La rencontre avec les élèves du lycée Saint-Exupéry de Fameck a été particulièrement riche en échange. Dès mon arrivée, j’ai senti une attention certaine et de l’intérêt pour ce que j’allai dire. Les lycéens m’ont écouté jusqu’au bout, sans m’interrompre, sans bouger et sans se parler, alors que j’exposais mon parcours et que je présentais mon livre « Jeunesse ratée », paru aux éditions Marsa, en septembre 2017.

À la fin de ma prise de parole, les questions ont été nombreuses, ce qui était une belle surprise. La discussion a été fluide, spontanée, tout en restant respectueuse. Les élèves étaient véritablement réceptifs, avides d’en savoir d’avantage. Les questions venaient autant des filles que des garçons, principalement axées sur les métiers du livre, l’activité d’auteur, ce qui peut en découler, comment une telle carrière peut se construire ; en somme des questions assez pragmatiques. En revanche, il y eut peu de questions théoriques sur les pratiques d’écriture par exemple ou les techniques de narration. Aucune question sur l’extrait qu’ils avaient pu lire auparavant. J’ai donc essayé, à travers leurs questions, de cerner leurs attentes et de structurer le débat en ce sens. Avec du recul, je me rends compte avec regret que je n’ai pas pris connaissance de leurs auteurs adulés, de ce qu’ils aiment lire habituellement, cela me semble être des informations cruciales mais je n’ai pas forcément posé une question directe à ce sujet.

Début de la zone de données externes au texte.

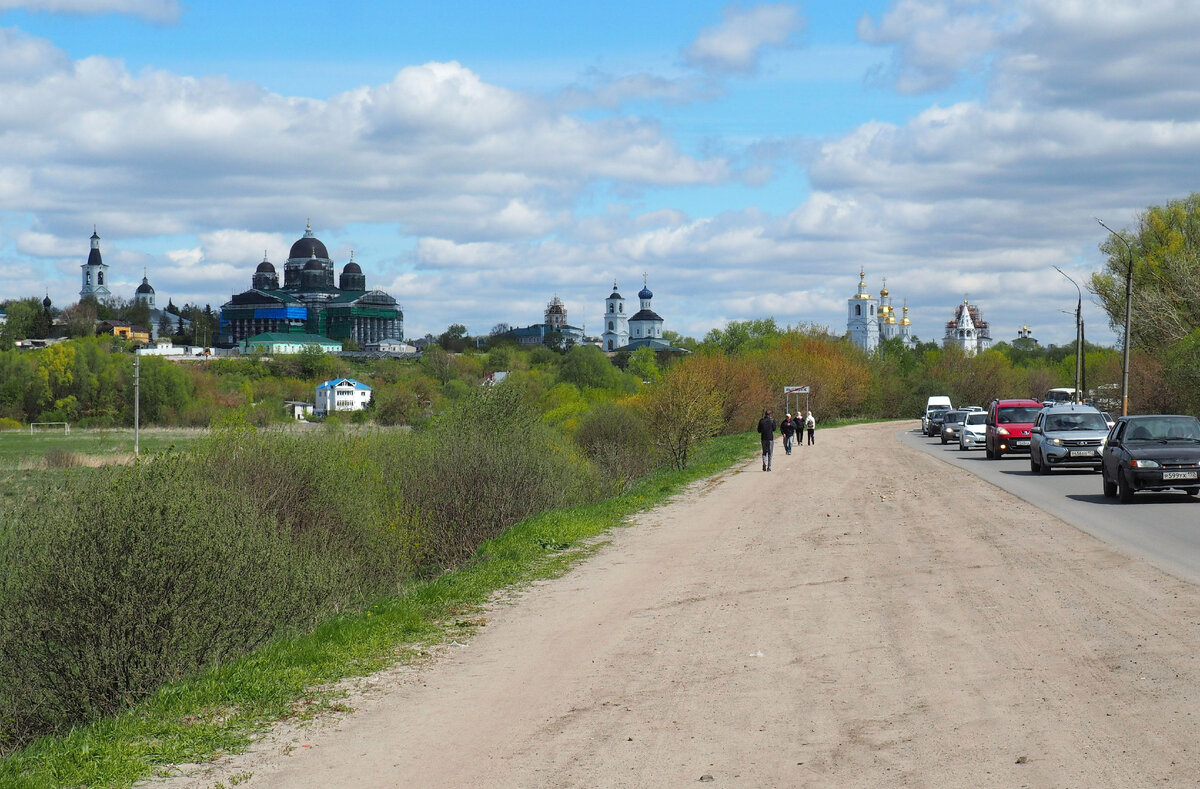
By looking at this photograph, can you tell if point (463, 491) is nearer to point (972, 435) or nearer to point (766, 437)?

Je tenais, à l’issue de cette rencontre, à ce qu’ils arrivent plus ou moins à se représenter la littérature algérienne aujourd’hui. Mon objectif était également de leur apporter certaines informations quant à cette littérature portée par de jeunes femmes issues du Maghreb en citant des écritures féminines jeunes et innovantes comme Kaouthar Harchi ou Sarah Haidar. Je craignais que mon âge relativement jeune pour une auteure amène une certaine dérision, mais j’ai eu le sentiment contraire, que cela a eu un impact positif et a renforcé le lien que j’ai pu tisser avec eux pendant ce court moment. J’ai ressenti une soif de lecture, une envie de mieux connaître cette littérature, des thèmes qu’elle traite et qui sont ses auteurs.es. Je me rappelle particulièrement d’une élève qui était venue me voir à la fin pour me demander mon adresse mail afin de pouvoir me communiquer ce qu’elle écrivait. Je n’ai par la suite pas eu de ses nouvelles, mais cela montre une fois de plus tout l’intérêt porté. J’ai senti un réel potentiel et une envie d’initiatives.